— START —

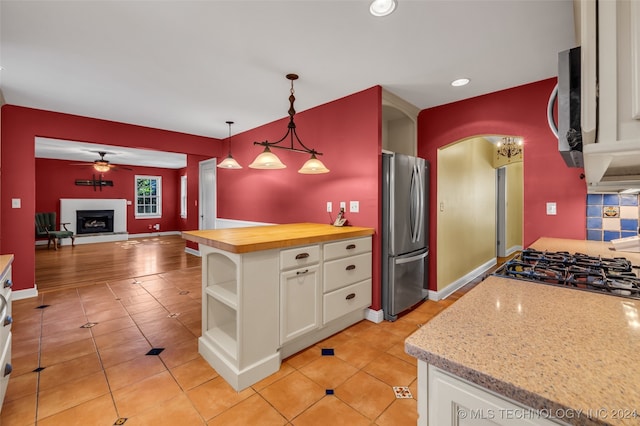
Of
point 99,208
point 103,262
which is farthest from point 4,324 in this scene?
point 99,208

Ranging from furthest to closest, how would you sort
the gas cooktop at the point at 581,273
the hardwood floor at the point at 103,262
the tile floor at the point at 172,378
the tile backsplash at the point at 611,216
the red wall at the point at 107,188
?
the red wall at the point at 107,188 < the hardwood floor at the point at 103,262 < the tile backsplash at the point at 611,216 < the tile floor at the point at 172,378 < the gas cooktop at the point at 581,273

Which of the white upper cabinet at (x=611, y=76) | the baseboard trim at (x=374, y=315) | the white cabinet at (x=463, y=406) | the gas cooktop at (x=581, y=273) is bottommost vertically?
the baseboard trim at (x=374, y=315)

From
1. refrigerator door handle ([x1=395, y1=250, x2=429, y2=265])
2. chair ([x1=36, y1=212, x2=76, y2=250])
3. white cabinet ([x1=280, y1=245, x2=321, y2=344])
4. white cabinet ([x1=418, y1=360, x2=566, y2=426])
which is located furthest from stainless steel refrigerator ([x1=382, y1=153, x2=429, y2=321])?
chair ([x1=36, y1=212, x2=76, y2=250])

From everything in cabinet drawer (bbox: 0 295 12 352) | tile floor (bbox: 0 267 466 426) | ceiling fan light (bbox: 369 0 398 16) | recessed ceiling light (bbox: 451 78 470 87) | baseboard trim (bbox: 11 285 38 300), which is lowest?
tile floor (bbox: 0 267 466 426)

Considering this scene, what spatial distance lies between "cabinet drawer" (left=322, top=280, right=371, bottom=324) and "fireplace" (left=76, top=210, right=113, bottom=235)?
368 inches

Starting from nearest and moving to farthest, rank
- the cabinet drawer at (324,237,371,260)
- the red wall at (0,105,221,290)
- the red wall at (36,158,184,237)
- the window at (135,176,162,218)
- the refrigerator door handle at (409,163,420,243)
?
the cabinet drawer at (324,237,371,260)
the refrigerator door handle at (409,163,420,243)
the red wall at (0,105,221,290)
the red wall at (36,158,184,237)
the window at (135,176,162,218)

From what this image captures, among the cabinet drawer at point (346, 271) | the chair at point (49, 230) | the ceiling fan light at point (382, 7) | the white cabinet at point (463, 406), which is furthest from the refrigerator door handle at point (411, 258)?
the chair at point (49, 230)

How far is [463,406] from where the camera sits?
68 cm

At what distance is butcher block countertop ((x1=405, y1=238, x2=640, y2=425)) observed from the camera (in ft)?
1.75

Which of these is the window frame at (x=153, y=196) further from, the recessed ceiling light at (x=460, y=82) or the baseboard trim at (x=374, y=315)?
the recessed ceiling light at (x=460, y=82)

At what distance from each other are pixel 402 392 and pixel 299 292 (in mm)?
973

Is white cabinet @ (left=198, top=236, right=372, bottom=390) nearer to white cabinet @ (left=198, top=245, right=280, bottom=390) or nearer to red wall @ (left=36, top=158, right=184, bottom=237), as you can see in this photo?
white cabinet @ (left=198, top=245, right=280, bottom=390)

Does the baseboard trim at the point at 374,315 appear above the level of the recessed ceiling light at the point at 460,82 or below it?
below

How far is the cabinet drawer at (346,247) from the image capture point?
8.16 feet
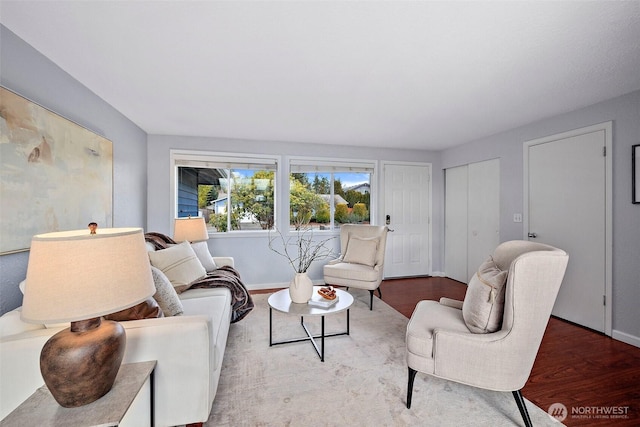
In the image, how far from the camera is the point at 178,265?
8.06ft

— END —

• _WHAT THE EXERCISE ASKS_:
Copy the items above word for word, starting at the line that contains "From what this" and stopping after the final line of the items. Omit the pictures.

• _FINAL ANSWER_:
From what this image captures, among the cabinet drawer at point (346, 271) | the chair at point (49, 230) | the ceiling fan light at point (382, 7) | the white cabinet at point (463, 406), which is furthest from the refrigerator door handle at point (411, 258)?
the chair at point (49, 230)

How far is [463,406] from where the camera sits?
68 cm

At what distance is butcher block countertop ((x1=405, y1=238, x2=640, y2=425)) observed from the camera (in ft)?
1.75

Which of these is the window frame at (x=153, y=196) further from, the recessed ceiling light at (x=460, y=82) or the baseboard trim at (x=374, y=315)?
the recessed ceiling light at (x=460, y=82)

At what distance from each other are pixel 402 392 and pixel 299 292 (in mm)?
973

Is white cabinet @ (left=198, top=236, right=372, bottom=390) nearer to white cabinet @ (left=198, top=245, right=280, bottom=390) or nearer to red wall @ (left=36, top=158, right=184, bottom=237), as you can see in this photo?
white cabinet @ (left=198, top=245, right=280, bottom=390)

Does the baseboard trim at the point at 374,315 appear above the level of the recessed ceiling light at the point at 460,82 or below it?
below

How far is the cabinet drawer at (346,247) from the image capture point?
8.16 feet
In the image, how far from the camera is the point at 178,265?
8.06ft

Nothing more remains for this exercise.